Lamar Jackson has been a revelation in 2019 for the Baltimore Ravens, and while it may be impossible to directly compare the quarterback to any other player, former league signal caller Troy Aikman thinks he has found a quality doppelgänger.
According to Aikman, Jackson reminds him of Barry Sanders, someone he knew well from his time playing in the NFC. Aikman admitted that after watching Jackson play the New York Jets, he was having flashbacks to Sanders.
“It seems like every time he has the ball, even when he doesn’t go for 30 yards or just the way he’s able to make people miss, I feel the same way watching him as I did when I was playing and we’d play the Detroit Lions and Barry Sanders and his ability. So he’s a dynamic player,” Aikman says in the clip.
As Aikman went on to say, Jackson means a lot for the Ravens not just in his ability to make big plays, but to be a stable presence as well in terms of leadership. That’s not unlike what Sanders would do for the Lions for years.
“More importantly for this football team, he’s a great leader. He’s a very unselfish guy,” Aikman said. “He passes around the credit to everybody else and I think that is part of being a great leader for a guy who is receiving so much attention. He’s very quick to single out guys like Mark Ingram and the offensive line and tight ends and all the jobs that are happening around him and the defense. He’s a special guy. He’s the engine that drives this.”

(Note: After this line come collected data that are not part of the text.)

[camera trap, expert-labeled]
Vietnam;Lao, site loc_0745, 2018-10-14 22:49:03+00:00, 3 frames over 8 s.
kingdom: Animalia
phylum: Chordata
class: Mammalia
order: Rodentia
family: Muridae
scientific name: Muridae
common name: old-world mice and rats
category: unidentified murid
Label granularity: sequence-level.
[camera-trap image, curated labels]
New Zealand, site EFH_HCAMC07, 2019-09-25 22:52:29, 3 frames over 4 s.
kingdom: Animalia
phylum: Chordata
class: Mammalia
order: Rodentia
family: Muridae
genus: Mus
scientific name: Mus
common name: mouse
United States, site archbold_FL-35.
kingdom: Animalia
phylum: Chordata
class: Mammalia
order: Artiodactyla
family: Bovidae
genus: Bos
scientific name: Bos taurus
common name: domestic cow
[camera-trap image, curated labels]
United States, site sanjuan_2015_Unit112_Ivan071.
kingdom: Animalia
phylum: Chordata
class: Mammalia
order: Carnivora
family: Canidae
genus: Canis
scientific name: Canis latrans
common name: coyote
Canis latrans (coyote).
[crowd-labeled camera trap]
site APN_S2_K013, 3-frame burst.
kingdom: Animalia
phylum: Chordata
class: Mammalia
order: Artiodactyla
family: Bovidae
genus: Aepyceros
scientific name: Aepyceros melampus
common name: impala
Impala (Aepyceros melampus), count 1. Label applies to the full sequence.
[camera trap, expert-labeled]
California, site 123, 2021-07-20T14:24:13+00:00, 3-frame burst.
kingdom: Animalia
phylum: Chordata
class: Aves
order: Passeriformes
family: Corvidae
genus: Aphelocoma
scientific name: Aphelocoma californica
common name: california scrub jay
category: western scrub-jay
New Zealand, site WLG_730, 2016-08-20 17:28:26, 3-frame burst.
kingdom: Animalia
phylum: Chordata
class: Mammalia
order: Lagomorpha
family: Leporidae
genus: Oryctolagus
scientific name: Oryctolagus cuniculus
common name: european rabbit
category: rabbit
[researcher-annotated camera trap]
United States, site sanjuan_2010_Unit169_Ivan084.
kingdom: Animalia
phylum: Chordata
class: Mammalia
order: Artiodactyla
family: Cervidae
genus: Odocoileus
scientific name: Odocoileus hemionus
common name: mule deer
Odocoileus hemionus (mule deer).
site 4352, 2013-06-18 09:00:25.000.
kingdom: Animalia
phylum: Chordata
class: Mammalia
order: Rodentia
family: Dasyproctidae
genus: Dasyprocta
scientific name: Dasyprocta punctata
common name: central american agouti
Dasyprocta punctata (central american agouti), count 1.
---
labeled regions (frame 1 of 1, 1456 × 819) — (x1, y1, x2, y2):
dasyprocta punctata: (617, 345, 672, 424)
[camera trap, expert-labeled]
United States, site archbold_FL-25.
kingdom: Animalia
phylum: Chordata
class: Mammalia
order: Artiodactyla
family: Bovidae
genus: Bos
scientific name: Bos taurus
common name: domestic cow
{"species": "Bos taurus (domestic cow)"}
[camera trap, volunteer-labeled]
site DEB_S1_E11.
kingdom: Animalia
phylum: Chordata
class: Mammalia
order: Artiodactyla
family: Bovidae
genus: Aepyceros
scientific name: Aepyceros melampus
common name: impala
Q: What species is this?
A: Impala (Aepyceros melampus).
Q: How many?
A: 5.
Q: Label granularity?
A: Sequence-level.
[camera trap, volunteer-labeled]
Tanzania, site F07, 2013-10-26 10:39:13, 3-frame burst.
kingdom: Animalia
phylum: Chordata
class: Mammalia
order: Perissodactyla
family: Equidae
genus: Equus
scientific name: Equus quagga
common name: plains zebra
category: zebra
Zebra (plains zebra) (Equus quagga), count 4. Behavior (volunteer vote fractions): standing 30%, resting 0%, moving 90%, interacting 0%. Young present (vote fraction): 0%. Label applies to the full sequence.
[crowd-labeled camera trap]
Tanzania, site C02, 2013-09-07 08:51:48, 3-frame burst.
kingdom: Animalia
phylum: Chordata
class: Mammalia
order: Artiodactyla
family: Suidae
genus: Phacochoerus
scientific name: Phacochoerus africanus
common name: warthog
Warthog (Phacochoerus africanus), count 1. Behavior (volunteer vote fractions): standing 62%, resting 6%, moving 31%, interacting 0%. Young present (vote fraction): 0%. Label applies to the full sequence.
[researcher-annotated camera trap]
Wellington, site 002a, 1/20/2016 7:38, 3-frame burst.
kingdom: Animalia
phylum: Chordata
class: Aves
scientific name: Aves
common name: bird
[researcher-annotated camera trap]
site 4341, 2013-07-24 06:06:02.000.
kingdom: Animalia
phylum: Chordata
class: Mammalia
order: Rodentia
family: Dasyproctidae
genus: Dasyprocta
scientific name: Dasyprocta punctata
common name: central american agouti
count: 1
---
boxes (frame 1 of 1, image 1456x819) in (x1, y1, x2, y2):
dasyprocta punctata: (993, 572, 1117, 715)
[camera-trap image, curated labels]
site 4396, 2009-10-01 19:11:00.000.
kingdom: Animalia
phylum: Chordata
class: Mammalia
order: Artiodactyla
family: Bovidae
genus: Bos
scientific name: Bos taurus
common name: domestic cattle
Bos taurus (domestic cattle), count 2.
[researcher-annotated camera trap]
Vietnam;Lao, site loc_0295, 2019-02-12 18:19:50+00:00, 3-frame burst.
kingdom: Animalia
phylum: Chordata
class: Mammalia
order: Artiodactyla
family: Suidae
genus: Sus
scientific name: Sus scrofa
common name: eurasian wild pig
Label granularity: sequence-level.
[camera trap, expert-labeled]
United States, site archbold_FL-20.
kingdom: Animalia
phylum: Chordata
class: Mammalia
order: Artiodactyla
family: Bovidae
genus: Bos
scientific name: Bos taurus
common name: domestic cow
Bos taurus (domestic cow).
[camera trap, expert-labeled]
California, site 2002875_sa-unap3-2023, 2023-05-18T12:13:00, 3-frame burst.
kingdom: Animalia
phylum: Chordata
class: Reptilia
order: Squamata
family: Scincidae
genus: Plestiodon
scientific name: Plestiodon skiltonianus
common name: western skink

It’s not the first time Jackson and Sanders have been compared in the same breath, with fellow Fox analyst Charles Davis making that comparison a few weeks back.
How Lamar Jackson Compares to Barry Sanders
Obviously, there will never be another like Sanders in terms of all the things he could do on the football field and all the ankles he could break along the way at running back. Still, though, flashes of what Sanders used to bring to the table show up in what Jackson is able to do.
Take a game against the Buffalo Bills in which Jackson looked as if he was pinned in for an easy sack. Instead of getting hit, however, Jackson was able to juke out of the way and evade a tackle for a simple gain. The play may not have gone down as a huge gain, but it might be one of the most memorable runs of the year.
Similarly, Sanders could do the same things for the Lions when he had the ball in his hands. One minute, the defense would have him boxed in, and the next, he’d disappear with a big gain to keep the chains moving or provide the Detroit offense with a major boost.
In terms of humility, the two players are very comparable. Sanders would simply flip the ball to the referee after touchdowns and avoid flashy celebrations while crediting his teammates. Jackson is the same way, so the personality comparison is apt.
Obviously, Jackson probably wants to end up as revered as Sanders is in the NFL community and be a Hall of Fame player himself. With the start he’s had to his career, it’s looking more than possible.
Barry Sanders Stats
To see Sanders run the ball for Lions fans through the years was to believe given what he was able to do with the team on the field. Sanders routinely had the quickness and deft ability to break plenty of ankles on the football field and remains one of the greatest highlights in the game fans love watching even years after his retirement. Athleticism is something that came naturally to Sanders, no matter whether he was on the grass or the hardwood, something that was revealed recently.
With the Lions, Sanders rushed for 15,269 yards and 99 touchdowns. He was routinely thought of as the best running back in the league, and would have shattered plenty of NFL rushing records had he decided to keep playing. Sanders, however, walked away from the game in 1999 on the eve of training camp, which stunned the Lions and all of their fans. The parties then went through a frustrating split for multiple years, based mostly upon the fact that the franchise made him pay back part of his contract amid retirement. It is a situation not unlike what is happening with Calvin Johnson currently.
The Sanders and Jackson comparison is one folks will be lining up to make in the years ahead, and with good reason. It means just a little bit more coming from someone with the clout of Aikman, who has had a front row seat to watch both players perform.